Дворецкий Иван Иванович постучал в двери гостиной, потом вошёл. Елизавета Яковлевна дремала, лёжа на кушетке лицом к стене.

Иван Иванович кашлянул.

Елизавета Яковлевна со стоном повернула голову:

– Чего тебе?

– Так что, к вам делегация, – понизив голос, доложил дворецкий.

Елизавета Яковлевна привстала. Глаза её стали круглыми от испуга: в слове «делегация» ей почудилось страшное. Толпа кредиторов, а то и похуже: консьерж, дворник и несколько полицейских чинов, явившихся с намерением выселить её из квартиры, как и грозилась домовладелица генеральша Зуева.

– Кто? Зачем? – пролепетала Елизавета Яковлевна.

– Не могу знать… – прошептал дворецкий, оглядываясь на дверь. – А только все важные, при орденах. Должно, генералы. Говорят, по делу государственной важности. И жандармы с ними…

Вконец запуганная, Елизавета Яковлевна вскочила, зачем-то повязала на голову чёрный платок, потом опомнилась:

– Выйди!
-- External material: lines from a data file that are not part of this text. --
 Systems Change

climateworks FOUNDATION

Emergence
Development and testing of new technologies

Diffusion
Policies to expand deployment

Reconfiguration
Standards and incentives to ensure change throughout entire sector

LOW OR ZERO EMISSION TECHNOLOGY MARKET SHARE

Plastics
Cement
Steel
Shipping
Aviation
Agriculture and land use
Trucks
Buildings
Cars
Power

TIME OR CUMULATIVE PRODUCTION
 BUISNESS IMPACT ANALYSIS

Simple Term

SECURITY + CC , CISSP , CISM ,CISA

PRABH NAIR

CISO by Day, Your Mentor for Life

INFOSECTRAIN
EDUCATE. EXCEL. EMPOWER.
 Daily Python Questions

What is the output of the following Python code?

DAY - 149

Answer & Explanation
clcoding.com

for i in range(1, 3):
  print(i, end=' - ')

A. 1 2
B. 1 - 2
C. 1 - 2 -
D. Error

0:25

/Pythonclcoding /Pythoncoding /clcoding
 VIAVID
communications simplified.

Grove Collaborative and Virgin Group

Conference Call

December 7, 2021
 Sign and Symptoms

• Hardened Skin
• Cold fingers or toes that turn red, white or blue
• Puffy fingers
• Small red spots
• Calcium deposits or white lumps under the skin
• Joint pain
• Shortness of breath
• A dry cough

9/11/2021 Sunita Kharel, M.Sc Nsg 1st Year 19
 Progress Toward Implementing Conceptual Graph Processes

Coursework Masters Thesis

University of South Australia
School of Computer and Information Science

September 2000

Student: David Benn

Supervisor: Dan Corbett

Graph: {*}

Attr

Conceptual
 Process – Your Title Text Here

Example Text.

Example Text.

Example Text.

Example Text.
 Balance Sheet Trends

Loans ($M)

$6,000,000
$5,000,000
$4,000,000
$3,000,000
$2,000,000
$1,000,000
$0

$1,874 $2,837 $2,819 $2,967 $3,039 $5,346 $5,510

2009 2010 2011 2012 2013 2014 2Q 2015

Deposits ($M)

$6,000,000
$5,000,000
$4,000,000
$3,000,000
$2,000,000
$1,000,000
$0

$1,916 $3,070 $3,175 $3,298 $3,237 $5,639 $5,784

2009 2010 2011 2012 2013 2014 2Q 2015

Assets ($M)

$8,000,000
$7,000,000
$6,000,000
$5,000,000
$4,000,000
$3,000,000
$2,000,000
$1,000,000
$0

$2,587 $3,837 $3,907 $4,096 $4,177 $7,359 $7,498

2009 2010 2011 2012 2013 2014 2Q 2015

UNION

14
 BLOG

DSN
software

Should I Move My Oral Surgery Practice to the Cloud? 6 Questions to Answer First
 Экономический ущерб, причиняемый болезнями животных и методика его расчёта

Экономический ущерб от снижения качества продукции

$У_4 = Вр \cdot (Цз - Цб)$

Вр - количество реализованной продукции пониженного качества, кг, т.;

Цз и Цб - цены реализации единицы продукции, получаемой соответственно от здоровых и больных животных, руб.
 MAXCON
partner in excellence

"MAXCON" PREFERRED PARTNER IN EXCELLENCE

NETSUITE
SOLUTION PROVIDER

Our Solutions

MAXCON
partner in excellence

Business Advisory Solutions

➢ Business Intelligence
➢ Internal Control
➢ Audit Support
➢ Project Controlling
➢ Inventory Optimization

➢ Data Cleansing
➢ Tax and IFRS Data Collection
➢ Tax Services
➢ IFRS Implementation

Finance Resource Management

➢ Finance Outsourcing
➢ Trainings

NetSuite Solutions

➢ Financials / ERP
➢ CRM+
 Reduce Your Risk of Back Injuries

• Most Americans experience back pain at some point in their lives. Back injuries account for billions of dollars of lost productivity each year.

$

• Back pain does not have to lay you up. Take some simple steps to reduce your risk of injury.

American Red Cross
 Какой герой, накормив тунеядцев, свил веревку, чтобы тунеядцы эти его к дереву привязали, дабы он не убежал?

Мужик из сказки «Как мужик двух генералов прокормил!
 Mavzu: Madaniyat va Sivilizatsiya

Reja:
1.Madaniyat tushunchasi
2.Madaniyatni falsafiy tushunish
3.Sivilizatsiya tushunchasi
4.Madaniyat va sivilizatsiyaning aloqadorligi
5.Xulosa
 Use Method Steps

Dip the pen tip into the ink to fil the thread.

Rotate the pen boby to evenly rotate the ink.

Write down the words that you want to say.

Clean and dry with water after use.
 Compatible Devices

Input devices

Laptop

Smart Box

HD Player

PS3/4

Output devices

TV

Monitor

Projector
Пусть подождут: я переоденусь.

Когда она, надев всё то же траурное платье, с платочком на голове, приоткрыла дверь, то действительно увидела толпу генералов в разноцветных мундирах, с орденами и лентами через плечо. За ними стояли офицер и три младших жандармских чина. А ещё дальше испуганно выглядывали консьерж и дворник. Наконец, позади всех стоял угрюмый человек в фартуке, с ящиком каких-то инструментов в руке.